There is no change in how employers should collect data on the socio-economic backgrounds of their workforce. They should continue to do this by asking their workforce the recommended question on parental occupation. A dataset based on this question will give employers a cross comparable data set against the benchmarks in this tool. Additionally, the analysis performed by employers to understand the make-up of their workforce remains unchanged.

Impact

These latest benchmarks, released by the Social Mobility Commission in partnership with the Creative Industries Policy and Evidence Centre (PEC) and the Office for National Statistics (ONS) are the most accurate figures to use when needing socio-economic breakdowns for the national workforce and for sectors. Having these benchmarks, and the national benchmark tool, is critical for employers who are looking to set socio-economic diversity and inclusion targets and measuring their own workforce data against these representative figures at the national and sector levels. They can also be used by researchers doing socio-economic analysis on workforces. You can find out more about the benchmarks, as well as our guidance for employers when it comes to their social mobility strategies on our website.

Annex B: Analysis of workforce in England by socio-economic background

When conducting the consultation in November 2020, the Commission used the July to September quarters of the LFS from the years 2017 to 2019 to determine the breakdown of the workforce in England by SEB.[footnote 4] It compared results using five and three NS-SEC classes of SEB as highlighted in the respective graphs below. Further information on each data set can be found in the grey text underneath each graph. Following a review in May 2021 these benchmarks now use 4-digit SOC codes using 2019 data (see appendix A).

Analysis using five socio-economic background categories

Percentage of workforce by NSSEC category of the main wage earner when respondent was 14 Percentage
Higher managerial and professional 34%
Intermediate occupations 24%
Routine and manual occupations 37%
No one was earning 4%
Not living with family 1%

Data sourced from the July to September quarters of the LFS from the years 2017 to 2019

The NSSEC category of the main wage earner when the survey respondent was 14 was generated by mapping the 3-digit SOC categories( occupational groups) of the main wage earner in the LFS to NSSEC categories. This was done using the existing mapping of 4-digit SOC codes to NSSEC categories by the ONS. Where not all 4-digit SOC codes within a 3-digit SOC category mapped to the same NSSEC category, the most common NSSEC category for that 3 digit SOC code was chosen

Analysis using three socio-economic background categories

Percentage of workforce by NSSEC category of the main wage earner when respondent was 14 Percentage
Higher managerial and professional 34%
Intermediate occupations 24%
Routine and manual occupations 42%

Data sourced from the July to September quarters of the LFS from the years 2017 to 2019

The NSSEC category of the main wage earner when the survey respondent was 14 was generated by mapping the 3-digit SOC categories( occupational groups) of the main wage earner in the LFS to NSSEC categories.

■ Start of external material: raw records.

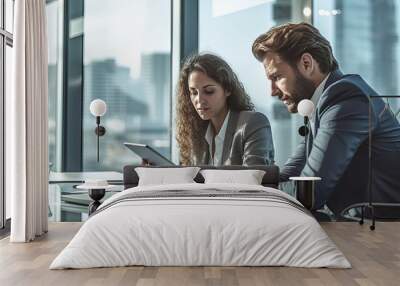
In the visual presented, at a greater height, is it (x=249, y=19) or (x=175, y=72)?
(x=249, y=19)

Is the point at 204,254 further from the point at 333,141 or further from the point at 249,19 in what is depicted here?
the point at 249,19

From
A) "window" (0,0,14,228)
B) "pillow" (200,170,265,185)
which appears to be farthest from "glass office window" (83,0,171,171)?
"window" (0,0,14,228)

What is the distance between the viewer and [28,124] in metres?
5.69

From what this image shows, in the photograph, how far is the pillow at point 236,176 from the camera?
644cm

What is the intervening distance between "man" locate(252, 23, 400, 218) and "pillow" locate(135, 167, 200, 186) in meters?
1.18

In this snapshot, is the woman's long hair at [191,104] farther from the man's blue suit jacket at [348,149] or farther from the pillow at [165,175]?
the man's blue suit jacket at [348,149]

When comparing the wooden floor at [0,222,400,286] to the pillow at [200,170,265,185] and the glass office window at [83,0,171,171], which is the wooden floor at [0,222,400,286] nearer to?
the pillow at [200,170,265,185]

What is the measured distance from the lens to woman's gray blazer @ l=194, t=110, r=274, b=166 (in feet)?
22.9

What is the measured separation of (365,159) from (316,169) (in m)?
0.58

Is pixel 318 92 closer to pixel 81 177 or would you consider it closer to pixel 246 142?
pixel 246 142

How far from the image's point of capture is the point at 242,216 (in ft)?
14.7

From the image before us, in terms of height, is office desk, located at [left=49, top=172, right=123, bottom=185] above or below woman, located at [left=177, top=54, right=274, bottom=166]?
below

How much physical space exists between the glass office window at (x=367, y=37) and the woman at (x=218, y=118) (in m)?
1.23

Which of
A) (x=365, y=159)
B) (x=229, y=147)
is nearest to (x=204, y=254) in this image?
(x=229, y=147)
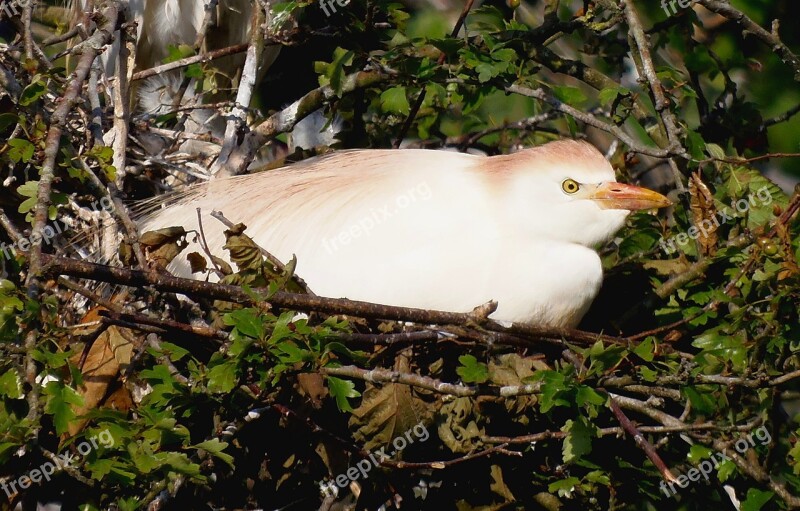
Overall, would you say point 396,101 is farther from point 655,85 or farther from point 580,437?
point 580,437

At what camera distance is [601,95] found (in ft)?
6.55

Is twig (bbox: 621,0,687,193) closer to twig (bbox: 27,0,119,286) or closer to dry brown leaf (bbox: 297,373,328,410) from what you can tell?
dry brown leaf (bbox: 297,373,328,410)

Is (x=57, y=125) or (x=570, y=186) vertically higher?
(x=57, y=125)

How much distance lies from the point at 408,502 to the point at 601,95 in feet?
2.94

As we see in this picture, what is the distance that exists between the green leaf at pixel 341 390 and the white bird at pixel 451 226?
1.20ft

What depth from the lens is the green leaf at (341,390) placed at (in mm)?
1521

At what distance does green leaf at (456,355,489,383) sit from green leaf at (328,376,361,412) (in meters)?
0.18

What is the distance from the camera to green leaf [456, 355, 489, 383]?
62.0 inches

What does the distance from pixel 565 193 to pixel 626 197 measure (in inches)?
4.8

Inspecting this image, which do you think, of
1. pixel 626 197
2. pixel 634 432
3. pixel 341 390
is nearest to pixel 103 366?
pixel 341 390

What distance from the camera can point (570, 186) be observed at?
198cm

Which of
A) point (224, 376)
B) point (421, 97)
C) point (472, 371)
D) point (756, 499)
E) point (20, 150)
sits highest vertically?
point (20, 150)

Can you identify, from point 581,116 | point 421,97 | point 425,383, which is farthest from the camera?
point 421,97

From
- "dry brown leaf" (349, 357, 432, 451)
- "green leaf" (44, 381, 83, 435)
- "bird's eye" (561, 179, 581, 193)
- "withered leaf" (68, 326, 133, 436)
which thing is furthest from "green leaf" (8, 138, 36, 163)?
"bird's eye" (561, 179, 581, 193)
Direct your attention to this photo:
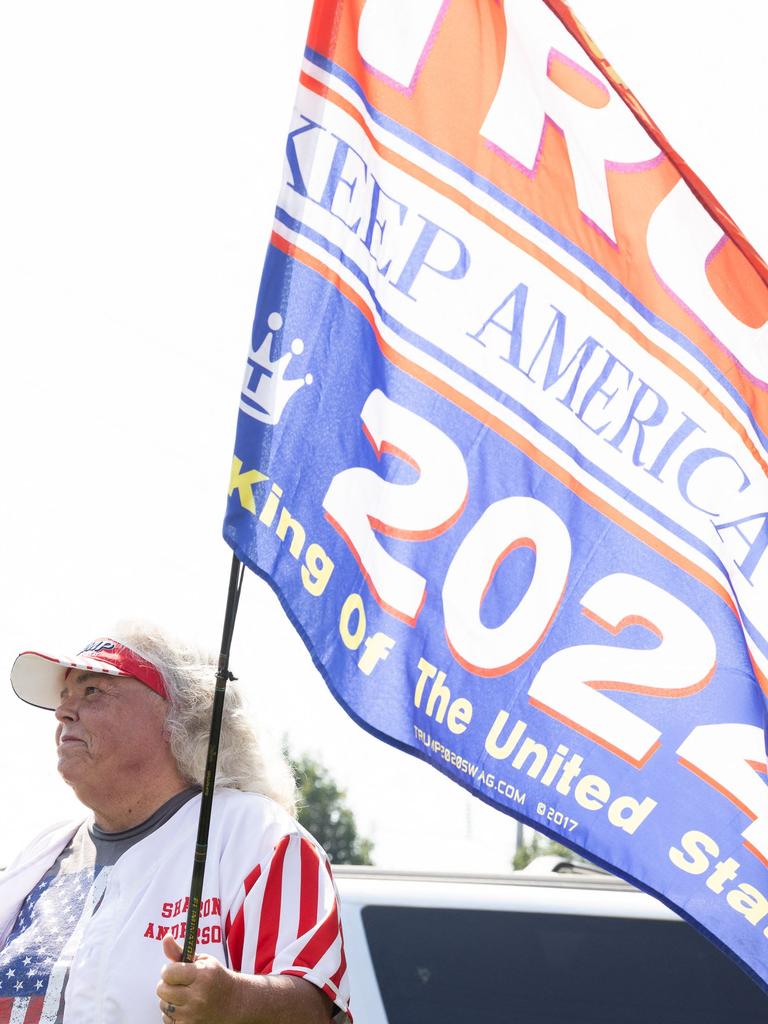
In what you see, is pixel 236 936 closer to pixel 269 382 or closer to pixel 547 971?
pixel 269 382

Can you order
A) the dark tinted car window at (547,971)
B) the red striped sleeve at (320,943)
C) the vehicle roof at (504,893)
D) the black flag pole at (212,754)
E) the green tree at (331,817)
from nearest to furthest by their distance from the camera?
1. the black flag pole at (212,754)
2. the red striped sleeve at (320,943)
3. the dark tinted car window at (547,971)
4. the vehicle roof at (504,893)
5. the green tree at (331,817)

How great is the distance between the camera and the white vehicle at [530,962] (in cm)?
393

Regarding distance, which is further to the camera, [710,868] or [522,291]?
[522,291]

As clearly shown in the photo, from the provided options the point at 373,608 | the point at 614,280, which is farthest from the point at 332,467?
the point at 614,280

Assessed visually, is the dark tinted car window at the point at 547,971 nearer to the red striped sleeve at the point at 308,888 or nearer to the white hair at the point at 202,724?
the white hair at the point at 202,724

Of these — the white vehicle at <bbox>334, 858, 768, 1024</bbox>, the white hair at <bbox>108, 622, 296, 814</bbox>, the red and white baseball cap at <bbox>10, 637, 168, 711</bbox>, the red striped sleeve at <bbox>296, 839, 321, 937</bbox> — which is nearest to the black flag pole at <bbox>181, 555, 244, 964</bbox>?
the red striped sleeve at <bbox>296, 839, 321, 937</bbox>

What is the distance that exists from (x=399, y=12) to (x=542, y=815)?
165 cm

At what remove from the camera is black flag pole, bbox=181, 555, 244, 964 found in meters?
2.53

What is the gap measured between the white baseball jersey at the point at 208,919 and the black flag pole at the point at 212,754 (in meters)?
0.13

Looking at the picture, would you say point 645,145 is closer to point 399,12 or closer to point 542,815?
point 399,12

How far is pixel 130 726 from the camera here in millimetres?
3119

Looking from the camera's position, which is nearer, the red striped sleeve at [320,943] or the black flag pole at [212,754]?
the black flag pole at [212,754]

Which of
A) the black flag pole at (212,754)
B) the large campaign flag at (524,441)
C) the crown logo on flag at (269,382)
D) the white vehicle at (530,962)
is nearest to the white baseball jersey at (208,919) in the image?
the black flag pole at (212,754)

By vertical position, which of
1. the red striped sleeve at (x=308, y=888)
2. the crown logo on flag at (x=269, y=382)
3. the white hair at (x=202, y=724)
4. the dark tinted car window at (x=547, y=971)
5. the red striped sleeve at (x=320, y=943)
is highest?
the crown logo on flag at (x=269, y=382)
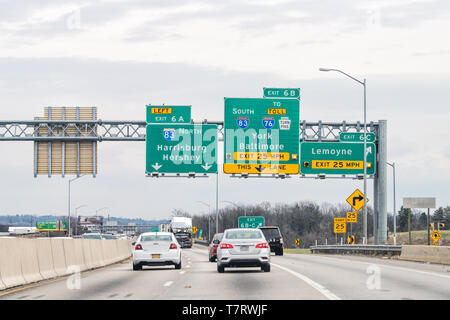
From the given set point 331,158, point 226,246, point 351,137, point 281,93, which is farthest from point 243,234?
point 351,137

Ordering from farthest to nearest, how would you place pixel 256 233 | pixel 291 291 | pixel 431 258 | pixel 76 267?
pixel 431 258
pixel 76 267
pixel 256 233
pixel 291 291

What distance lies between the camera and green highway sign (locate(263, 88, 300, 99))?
4797 cm

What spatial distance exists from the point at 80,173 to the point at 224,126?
8448 millimetres

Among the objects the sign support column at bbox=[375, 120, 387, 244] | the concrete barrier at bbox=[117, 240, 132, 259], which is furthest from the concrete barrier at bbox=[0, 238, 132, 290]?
the sign support column at bbox=[375, 120, 387, 244]

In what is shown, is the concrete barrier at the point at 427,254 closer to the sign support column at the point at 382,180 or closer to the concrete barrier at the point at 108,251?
the sign support column at the point at 382,180

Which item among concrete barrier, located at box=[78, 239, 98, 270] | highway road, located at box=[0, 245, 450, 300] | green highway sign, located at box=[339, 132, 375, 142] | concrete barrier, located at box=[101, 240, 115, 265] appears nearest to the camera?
highway road, located at box=[0, 245, 450, 300]

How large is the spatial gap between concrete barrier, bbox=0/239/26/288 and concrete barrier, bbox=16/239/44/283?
248 mm

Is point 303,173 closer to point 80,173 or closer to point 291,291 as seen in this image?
point 80,173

This was done using the existing mapping of 4-digit SOC codes to NSSEC categories by the ONS. Where not all 4-digit SOC codes within a 3-digit SOC category mapped to the same NSSEC category, the most common NSSEC category for that 3 digit SOC code was chosen.

  1. Social Mobility Foundation. Employer Index Report 2020. 

  2. We are unable to say by precisely how much, as it was determined the risk was too low to justify A/B testing in the field, and thus poor value for money to complete. 

  3. This corresponds to the variable SMSOC103 in the Labour Force Survey (LFS). Respondents whose main wage earners were not working when they were 14 were also included in the routine and manual occupations socio-economic background (SEB) category to capture the effects of long-term scarring caused by stretches of unemployment, as a form of extreme disadvantage. 

  4. The Commission monitors progress towards improving social mobility in the UK, and promotes social mobility in England. This analysis was thus was exclusively completed on the workforce in England as per the Commission’s remit to undertake advocacy work in England.